Tarea escrita 1
¿Puedes duplicar sin cambios todo lo que va en el texto sobre los profetas desde "No obstante, hubo" hasta "con los gobernantes."?
Tarea escrita 2
¿Podrías anotar sin ninguna alteración todo lo que va desde el comienzo de los registros hasta la línea que contiene "Mask <item>right lung</item>.", ambas incluidas, y solo eso?

##### Texto proporcionado

En este mismo sentido de adivinación, se utilizará la palabra hotzeh, que al parecer corresponde simplemente a un cambio de vocablo en el tiempo, pero con el mismo significado que el anterior. En todo caso, lo importante aquí es anotar que el roe, o el  hotzeh, eran personas dedicadas a la adivinación por oficio, ellos esperaban una paga, un salario por su trabajo (1 Samuel 9.7), lo que hace que este fuera un oficio o profesión. Quizá es por esto que el profetismo en esa época se fue poniendo muy de moda y no faltaron las escuelas que formaban profetas. Escuelas que formaban a estos personajes en el arte de la adivinación (1 Samuel 19.20).
Este oficio se volvió muy común, por lo que comenzaron a proliferar también los llamados “falsos profetas”, distinguidos por hablar en nombre del Señor, pero en realidad la palabra que hablaban era una palabra que salía de sus propios corazones (Jeremías 23.16). Estos falsos profetas pretendían adivinar buena suerte futura a quienes les pagaban y pronosticaban desgracias a quienes no les daban pago por sus oficios (Miqueas 3.5)
No obstante, hubo en el Israel antiguo, otro tipo de personajes, que distaban enormemente de los anteriores, en cuanto al contenido de sus oráculos, su interés, sus motivaciones y los resultados de su acción profética. Estos hombres fueron llamados inicialmente ish Elohim “un varón de Dios”. Este no era propiamente un apodo, era más bien la forma de distinguirlos de aquellos que pronunciaban sus adivinaciones y sus vaticinios. Estos varones de Dios tenían algo en particular; no recibían pago por su actividad, no eran nombrados en cargos, ni tenían compromisos con los gobernantes.
La presencia de estos hombres en el desarrollo de la historia de Israel fue cada vez mayor, hasta que fue necesario encontrar un término con el cual designarles y es entonces, cuando surge la palabra nabbi, entre los siglos IX y VIII. Palabra que está relacionada con el verbo nabar, “hervir”, y sugiere a una persona que declara con fervor lo que arde en su corazón (Jeremías 20.9). Pero ese mensaje que ardía en su corazón, no era algo tan sencillo como una adivinación o un vaticinio, su corazón ardía porque había sido impactado por la Palabra de Dios.

##########
##### Filas almacenadas

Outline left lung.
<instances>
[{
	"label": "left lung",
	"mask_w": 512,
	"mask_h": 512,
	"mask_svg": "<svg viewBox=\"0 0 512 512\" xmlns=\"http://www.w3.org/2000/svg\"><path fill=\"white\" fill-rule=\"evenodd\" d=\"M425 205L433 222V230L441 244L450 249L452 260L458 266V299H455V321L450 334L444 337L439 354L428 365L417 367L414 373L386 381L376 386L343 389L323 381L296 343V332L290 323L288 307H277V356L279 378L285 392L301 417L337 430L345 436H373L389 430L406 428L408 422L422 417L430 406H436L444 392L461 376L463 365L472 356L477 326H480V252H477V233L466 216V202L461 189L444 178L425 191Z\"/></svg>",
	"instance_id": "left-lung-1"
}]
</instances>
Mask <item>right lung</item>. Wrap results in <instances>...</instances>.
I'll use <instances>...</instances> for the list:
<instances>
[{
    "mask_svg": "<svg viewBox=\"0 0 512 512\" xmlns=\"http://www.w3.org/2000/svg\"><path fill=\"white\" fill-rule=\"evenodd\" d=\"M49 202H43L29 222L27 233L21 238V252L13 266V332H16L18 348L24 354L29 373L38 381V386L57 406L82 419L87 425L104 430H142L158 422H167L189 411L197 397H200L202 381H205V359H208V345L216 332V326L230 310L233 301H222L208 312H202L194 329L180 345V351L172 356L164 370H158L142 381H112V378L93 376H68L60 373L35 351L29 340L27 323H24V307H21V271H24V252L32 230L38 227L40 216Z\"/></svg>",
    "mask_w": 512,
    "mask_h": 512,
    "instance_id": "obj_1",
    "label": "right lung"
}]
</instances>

##########

Respuesta 1
No obstante, hubo en el Israel antiguo, otro tipo de personajes, que distaban enormemente de los anteriores, en cuanto al contenido de sus oráculos, su interés, sus motivaciones y los resultados de su acción profética. Estos hombres fueron llamados inicialmente ish Elohim “un varón de Dios”. Este no era propiamente un apodo, era más bien la forma de distinguirlos de aquellos que pronunciaban sus adivinaciones y sus vaticinios. Estos varones de Dios tenían algo en particular; no recibían pago por su actividad, no eran nombrados en cargos, ni tenían compromisos con los gobernantes.

Respuesta 2
Outline left lung.
<instances>
[{
	"label": "left lung",
	"mask_w": 512,
	"mask_h": 512,
	"mask_svg": "<svg viewBox=\"0 0 512 512\" xmlns=\"http://www.w3.org/2000/svg\"><path fill=\"white\" fill-rule=\"evenodd\" d=\"M425 205L433 222V230L441 244L450 249L452 260L458 266V299H455V321L450 334L444 337L439 354L428 365L417 367L414 373L386 381L376 386L343 389L323 381L296 343V332L290 323L288 307H277V356L279 378L285 392L301 417L337 430L345 436H373L389 430L406 428L408 422L422 417L430 406H436L444 392L461 376L463 365L472 356L477 326H480V252H477V233L466 216V202L461 189L444 178L425 191Z\"/></svg>",
	"instance_id": "left-lung-1"
}]
</instances>
Mask <item>right lung</item>. Wrap results in <instances>...</instances>.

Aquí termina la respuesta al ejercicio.